There was a great deal of buzz and discussion at this year’s annual AIPAC conference about what to do when Republican presidential candidate Donald Trump showed up. The controversy centered on whether it was right to invite him or not in light of all the insidious comments and disparaging remarks about minorities he has made.  People questioned if AIPAC was making a statement by inviting him, and if so, was it appropriate to do so?

On the one hand, the mandate of AIPAC is non-partisan and the organization does not take a position on issues unrelated to its primary mission, which is to strengthen the Israel-American relationship.  On the other hand, the circumstances were a bit different, because there were those who felt a Jewish group has a responsibility not to be seen as condoning or giving a platform to someone who has espoused such hateful bigoted and divisive statements.  This was weighed against the very real possibility that Mr. Trump could become the nominee of the Republican Party, and therefore, could potentially become president.  Would it be wise to shut him out of the process and not engage him?

As we all know by now, he was invited to speak.

Now the next dilemma for rabbis and individuals attending the conference was a personal one:  to attend or boycott the speech.  The same issues listed above were at play, as people grappled with whether to attend or to walkout on the speech.

I heard from some congregants and friends on both sides of the issue.  Some encouraged me to walk out, and some felt it was not appropriate to leave the speech.  I wanted to hear from those who felt strongly about each approach to understand their motives and reasoning, as I saw justification in both responses.  I spoke with a number of people at the Policy Conference and solicited their opinions and asked what they planned to do.

And here is the untold story.

I was amazed that regardless of who I spoke with, and regardless of what their personal position was, each expressed respect for the other side.

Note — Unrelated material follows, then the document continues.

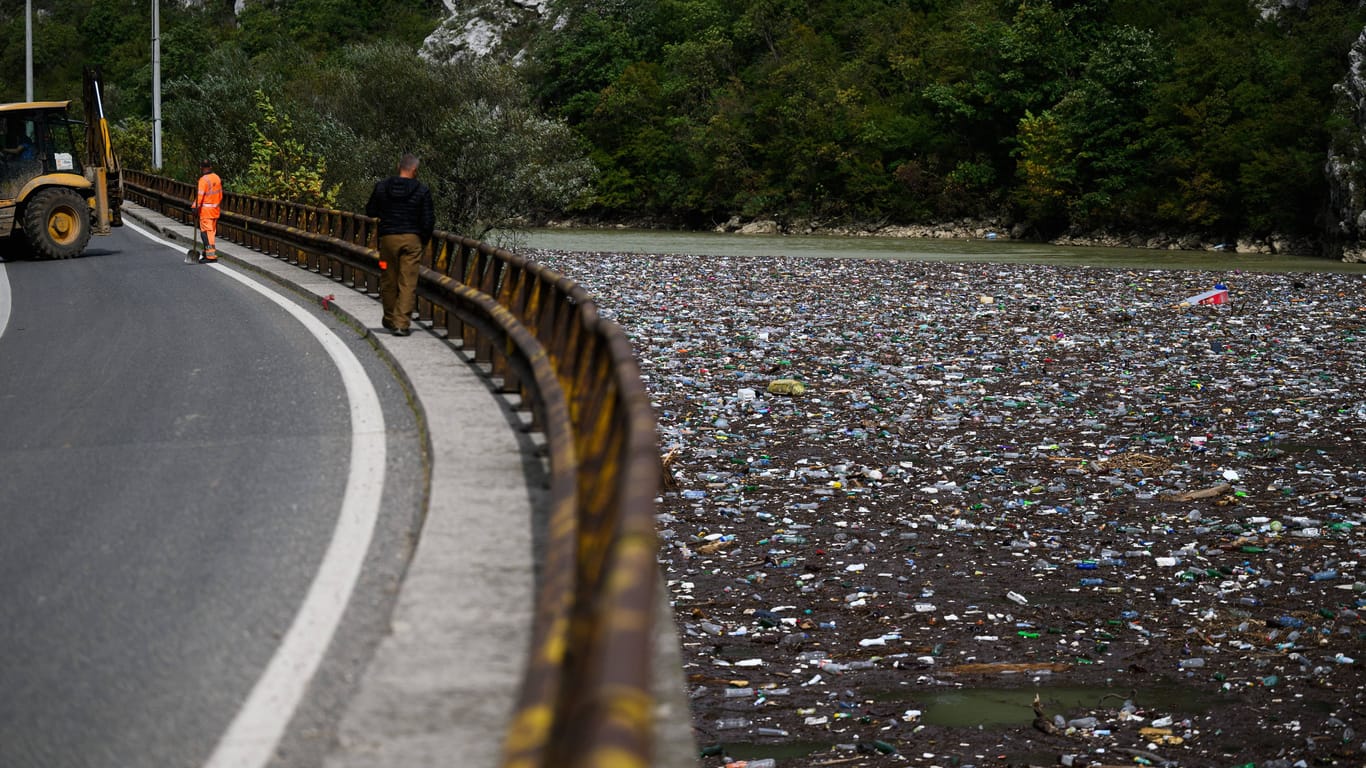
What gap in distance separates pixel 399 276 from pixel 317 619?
831cm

When I spoke privately to leaders of AIPAC, expecting to hear from them why I should not walk out, they responded with a courteous, “You need to do what you think is right.”  And when I sought to understand the other side, and spoke with rabbis who were organizing the protest, and expected them to try to encourage and pull me to their side, they responded in a similar fashion, and said, “This is what I am doing, but I cannot tell you what to do.”  Each of the people I spoke with went on to say that they understood the dilemma and appreciated the position of those who disagreed with them.

Granted I did not speak with everyone involved in the discussions, but I was genuinely surprised and pleased to see what could be a model for discourse in the Jewish community when disagreeing on issues of conscience.  I encountered a sincere respect for the integrity of the other side.  There appeared to be a genuine recognition that even those with whom one disagrees came to their conclusions after serious reflection and were guided by principle.

And for those who wonder what I did  I decided that since he had been invited to address the conference I should stay so I could hear what he had to say.  Even though the hall was dark and there were thousands of people at the Convention Center, and no one other than those right next to me would have noticed, although I chose to say, I did not stand or applaud his comments. It was my small protest of showing how I feel about the way in which he has pursued the highest office in the country and to show respect for the two opposing views about how to treat a divisive figure – by not allowing him to divide us.